Configuring NTFS file system for performance

Solution 1:

Disable last access time stamp and reserve space for the MFT.

  • NTFS Performance Hacks
  • Disable the NTFS Last Access Time Stamp

Solution 2:

I would also add:

Turn off disk defragmentation. Change block size to 16kb so each file is written into a single block.

Rational for this:

You are wanting to write 1.7GB of data a day, in 200,000 files. Assuming that these files are writen over a 24 hour day, this means around 3 files a second. This does not seem to be a significant problem for a single SATA disk so my guess is that you have other problems as well as disk performance.

(i.e. do you have enough memory? or are you paging memory to disk as well?)

However

  1. Windows NTFS file systems by default attempts to defragment file systems in the background. Disk defragmentation will kill performance whilst you are defragmenting the disk. Since performance seems to already be an issue, this will only be making matters worse for you.

  2. There is a balance between using small cluster sizes and IO performance in writing large files. Files and the file allocation table will not be on the same sector on the disk, so having to allocated blocks as you are writing files will cause the disk head to have to constantly move around. Using a cluster size that is capable of storing 95% of your files in one cluster each, will improve your IO write performance.

  3. As other people have pointed out, using a tiny cluster size of 2k will cause fragmentation over time. Think of it like this, during the first 18 months you will be writing files into clean empty disk, but the OS doesnt know that once closed, no more data will be added to each file, so it has been leaving some blocks available at the end each file incase that file is extended later. Long before you fill the disk, you will find that the only free space is in gaps between other files. Not only that, when its selecting a gap for your file, the os does not know if you are writing a 5 block file or a 2 block file, so it can't make a good choices on where to save your file.

At the end of the day, engineering is about handling conflicting needs, and choosing the lowest cost solution to these balancing needs.
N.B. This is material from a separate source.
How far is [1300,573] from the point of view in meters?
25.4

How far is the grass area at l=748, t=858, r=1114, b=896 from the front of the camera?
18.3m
My guess is that buying a larger hard drive is probably cheaper than buying faster hard drives.


Solution 3:

To elaborate on my comment on Ptolemy's answer...

By setting up your block size so a very large majority of every file is contained within one block, you do get I/O efficiencies. With a 2K block size and a 8.5K average file-size, 50% of your I/O operations will be to 5 blocks or more. By setting a 16K block size, it sounds like the very large majority of writes would be to a single block; which would make those 3% of reads much more efficient when they happen.

One thing to consider is backup I/O. If you are backing up the data, every file will get read at least once, and their directory entries will be trolled every backup pass. If you are going to back this up, please consider backup I/O in your designs.

Caveats: if your underlaying storage system is one that already does some storage virtualization (such as an HP EVA disk-array, or other arrays of that class) then this doesn't matter so much. Fragmentation of this type will not be noticed as the data already physically exists in a highly fragmented nature on the actual drives. In that case, the 2k block size is just fine and won't affect performance as much. There will still be performance gains by selecting a block size large enough to hold a majority of your expected file-sizes, but the magnitude won't be as significant.


Solution 4:

Late for this party, but might benefit others, so...

Re. cluster size, first and most important, you'd need to look at the distribution of file sizes, so you could optimize for both low fragmentation and disk space waste so you'd resize clusters close to this size, not overall avg - e.g.: if most files fall near 2k, a 2k cluster size would be optimal, if near 4k, then a 4k cluster would be optimal, and so forth; if otoh file sizes are evenly/randomly distributed, then best you could do is go with close to avg file size for cluster size, or store files in partitions with different cluster sizes for different file sizes, like some larger systems do, but you'd need software/fs support for that.